FAMILLE ADDAMS (LA) (1964-1966)

Quatre accords à l’orgue, deux claquements de doigts… Bienvenue dans la famille la plus macabrement drôle de l’histoire de la télévision

THE ADDAMS FAMILY

 

1964/1966 – USA

 

Créée par David Levy

 

Avec Carolyn Jones, John Astin, Jackie Coogan, Lisa Loring, Ted Cassidy, Marie Blake, Ken Weatherwax, Felix Silla, Parley Baer, Eddie Quillan, Vito Scotti

 

THEMA FREAKS I MAINS VIVANTES

Féru d’humour noir, le dessinateur Charles Addams commence à publier dans le magazine The New Yorker une série de dessins humoristiques consacrés à une famille drôle et sinistre à laquelle il donne son propre nom. Dès leur première publication en 1938, ces histoires en noir et blanc gorgées de gags macabres remportent un grand succès. Scénariste et producteur pour la télévision américaine depuis le début des années 50, David Levy décide au milieu de la décennie suivante de porter à l’écran les dessins d’Addams. Il convainc même ce dernier de participer à la future série TV qu’il a en tête. Le dessinateur donne donc un nom à chacun des personnages – qui n’en portaient pas dans ses publications originales. L’un des atouts artistiques clés de cette Famille Addams télévisée sera le producteur Nat Perrin, scénariste de plusieurs films des Marx Brothers. Son sens de la satire, de l’humour visuel, des dialogues comiques et des gags absurdes sera déterminant pour définir la tonalité du show. Ainsi naît une sitcom pas comme les autres, dont le grain de folie irradie chacun de ses épisodes de 30 minutes dans une atmosphère gothico-lugubre saisie par la photographie en noir et blanc d’Archie R. Dalzell (La Petite boutique des horreurs).
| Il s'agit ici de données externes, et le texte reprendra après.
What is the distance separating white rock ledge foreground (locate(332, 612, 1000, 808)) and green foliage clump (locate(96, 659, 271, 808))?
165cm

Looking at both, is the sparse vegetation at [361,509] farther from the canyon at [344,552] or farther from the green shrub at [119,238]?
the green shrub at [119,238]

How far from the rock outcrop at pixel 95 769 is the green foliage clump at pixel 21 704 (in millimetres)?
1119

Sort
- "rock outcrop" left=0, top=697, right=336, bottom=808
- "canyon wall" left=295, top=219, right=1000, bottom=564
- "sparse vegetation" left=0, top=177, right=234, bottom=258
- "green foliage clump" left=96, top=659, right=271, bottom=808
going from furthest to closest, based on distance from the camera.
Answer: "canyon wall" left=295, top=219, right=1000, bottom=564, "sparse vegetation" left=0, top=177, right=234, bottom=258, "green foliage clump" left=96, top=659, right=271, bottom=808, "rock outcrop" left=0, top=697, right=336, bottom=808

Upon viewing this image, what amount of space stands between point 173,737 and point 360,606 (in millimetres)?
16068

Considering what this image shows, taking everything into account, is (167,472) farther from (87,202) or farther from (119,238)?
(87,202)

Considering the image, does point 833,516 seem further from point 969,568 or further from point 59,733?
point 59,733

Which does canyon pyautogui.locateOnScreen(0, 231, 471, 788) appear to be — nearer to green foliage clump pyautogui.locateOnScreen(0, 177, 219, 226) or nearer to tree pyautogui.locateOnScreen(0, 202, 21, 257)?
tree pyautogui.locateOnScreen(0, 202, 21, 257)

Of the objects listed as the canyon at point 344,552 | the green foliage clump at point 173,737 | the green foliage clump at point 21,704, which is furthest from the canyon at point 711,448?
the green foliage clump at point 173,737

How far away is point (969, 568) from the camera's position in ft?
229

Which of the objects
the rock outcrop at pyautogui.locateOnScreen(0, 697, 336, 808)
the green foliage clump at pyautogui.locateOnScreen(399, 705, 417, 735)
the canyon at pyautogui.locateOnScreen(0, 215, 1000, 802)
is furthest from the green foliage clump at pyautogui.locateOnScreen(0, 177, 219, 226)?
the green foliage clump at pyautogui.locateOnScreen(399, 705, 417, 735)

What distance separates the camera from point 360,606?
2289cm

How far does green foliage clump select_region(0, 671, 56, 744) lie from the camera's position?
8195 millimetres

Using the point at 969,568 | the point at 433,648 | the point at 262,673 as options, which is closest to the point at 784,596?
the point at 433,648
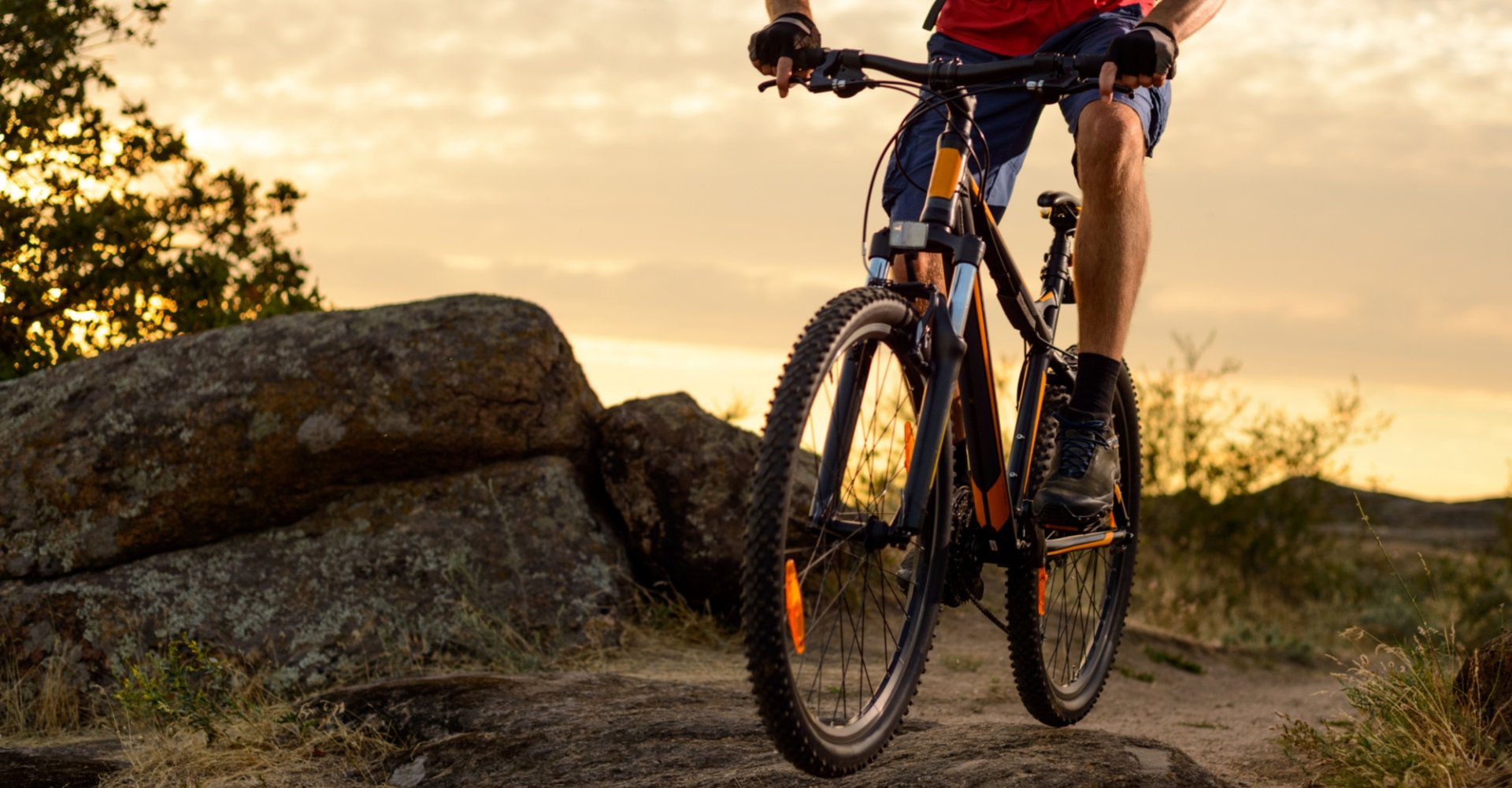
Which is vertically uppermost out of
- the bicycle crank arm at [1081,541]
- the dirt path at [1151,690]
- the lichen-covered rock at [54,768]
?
Answer: the bicycle crank arm at [1081,541]

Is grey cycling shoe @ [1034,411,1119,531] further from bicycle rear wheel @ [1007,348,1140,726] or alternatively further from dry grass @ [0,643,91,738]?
dry grass @ [0,643,91,738]

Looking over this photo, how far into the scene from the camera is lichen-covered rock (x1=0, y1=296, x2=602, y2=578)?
5766mm

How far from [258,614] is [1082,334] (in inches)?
143

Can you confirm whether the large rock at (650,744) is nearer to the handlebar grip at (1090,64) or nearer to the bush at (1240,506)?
the handlebar grip at (1090,64)

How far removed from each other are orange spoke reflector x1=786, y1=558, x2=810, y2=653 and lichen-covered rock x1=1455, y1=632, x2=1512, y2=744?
2.04 meters

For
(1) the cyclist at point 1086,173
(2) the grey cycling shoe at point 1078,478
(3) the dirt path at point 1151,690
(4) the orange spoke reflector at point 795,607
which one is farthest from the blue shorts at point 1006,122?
(3) the dirt path at point 1151,690

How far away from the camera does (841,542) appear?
278 centimetres

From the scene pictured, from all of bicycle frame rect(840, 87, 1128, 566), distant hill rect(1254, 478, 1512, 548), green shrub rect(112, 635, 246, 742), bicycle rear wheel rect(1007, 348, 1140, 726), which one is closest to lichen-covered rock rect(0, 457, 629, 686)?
green shrub rect(112, 635, 246, 742)

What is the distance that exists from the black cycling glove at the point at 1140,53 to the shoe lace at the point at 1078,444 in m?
0.94

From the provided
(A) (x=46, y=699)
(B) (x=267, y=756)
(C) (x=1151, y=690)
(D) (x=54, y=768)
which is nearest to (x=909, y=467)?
(B) (x=267, y=756)

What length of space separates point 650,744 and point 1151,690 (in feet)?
12.5

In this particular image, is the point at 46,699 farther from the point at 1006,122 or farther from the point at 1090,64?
the point at 1090,64

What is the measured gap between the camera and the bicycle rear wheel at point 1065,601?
143 inches

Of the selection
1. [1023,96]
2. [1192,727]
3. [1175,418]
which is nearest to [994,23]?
[1023,96]
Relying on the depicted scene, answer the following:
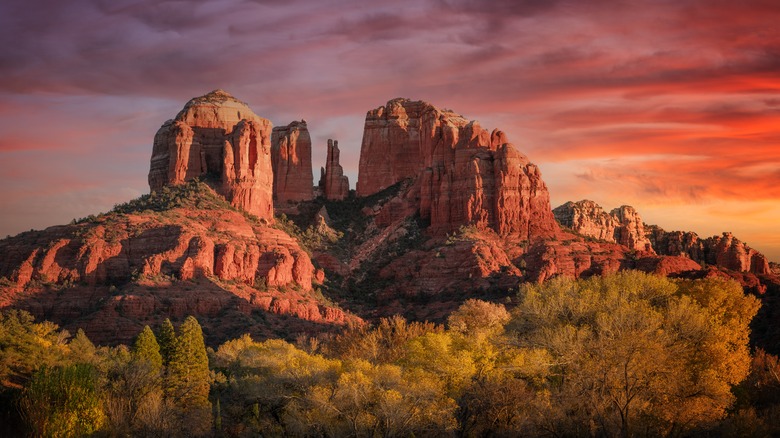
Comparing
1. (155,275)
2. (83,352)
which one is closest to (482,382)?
(83,352)

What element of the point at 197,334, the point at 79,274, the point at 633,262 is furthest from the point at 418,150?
the point at 197,334

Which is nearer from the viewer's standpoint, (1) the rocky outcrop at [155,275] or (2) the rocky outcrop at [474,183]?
(1) the rocky outcrop at [155,275]

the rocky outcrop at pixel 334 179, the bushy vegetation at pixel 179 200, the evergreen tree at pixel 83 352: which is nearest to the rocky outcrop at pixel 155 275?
the bushy vegetation at pixel 179 200

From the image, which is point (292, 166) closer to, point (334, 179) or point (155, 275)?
point (334, 179)

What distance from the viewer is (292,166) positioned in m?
179

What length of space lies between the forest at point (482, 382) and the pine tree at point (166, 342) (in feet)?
2.36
Il n’était évidemment pas simple de trouver des contreparties en chair et en os des personnages dessinés par Charles Addams. Le parti pris de la série n’est pas de jouer la carte du mimétisme à tout prix mais de trouver des interprètes charismatiques au fort potentiel comique que les départements costumes et maquillages se chargeront de faire ressembler à leurs modèles en 2D. Habituée du cinéma fantastique (L’Homme au masque de cire, L’Invasion des profanateurs de sépulture), Carolyn Jones entre dans la peau de la femme fatale Morticia Addams, une mère de famille beaucoup plus sexualisée que ses contreparties télévisées de l’époque. Son époux Gomez, qui la couvre de baisers et de mots doux, est campé par le vétéran de la télévision John Astin, qui trouve là le rôle le plus marquant de sa carrière. Les rejetons délicieusement sinistres de Morticia et Gomez, Mercredi et Pugsley, sont incarnés par Lisa Loring et Ken Weatherwax. C’est dans leur grand manoir aux allures de musée des horreurs que se déroule la grande majorité des épisodes de la série et où évolue – en s’appuyant bien souvent sur les mécanismes comiques du Vaudeville – une galerie de personnages mémorables, notamment le majordome Lurch (Ted Cassidy) aux allures de monstre de Frankenstein, la main coupée la Chose, le très bizarre oncle Fester (Jackie Coogan), le chevelu cousin Itt (Felix Silla) ou encore la grand-mère Grandmama (Marie Blake) férue de potions douteuses.

Humour noir

Les effets comiques de La Famille Addams s’appuient beaucoup sur le décalage qui se crée naturellement entre les mœurs atypiques de nos héros et la réaction qu’elles provoquent chez leurs visiteurs « normaux ». Au-delà des éclats de rire, c’est justement la question de la normalité que pose en substance la série, avec d’autant plus d’acuité que Charles Addams lui-même partageait avec ses héros le goût de l’étrangeté, du gothisme et des ornementations macabres. L’ambiance « soirée d’Halloween » que dégage La Famille Addams n’est donc pas un simple environnement visuel attrayant mais presque une philosophie de la vie. Comment ne pas se laisser séduire par cette faune hétéroclite qui semble s’aimer avec sincérité et intensité justement parce qu’elle n’obéit pas aux normes classiques qu’impose la société guindée de son époque ? Le succès de La Famille Addams, dont chaque épisode s’ouvre sur l’inoubliable générique composé et chanté par Vic Mizzy, sera quelque peu tempéré à l’époque par la diffusion d’une autre série aux thématiques très proches, Les Monstres. Mais depuis, l’histoire a repositionné le show de David Levy à la place de choix qui lui revient. Plusieurs autres séries (animées ou non) et quelques longs-métrages prendront la suite pour raconter à leur manière les aventures rocambolesques de cette famille joyeusement sépulcrale.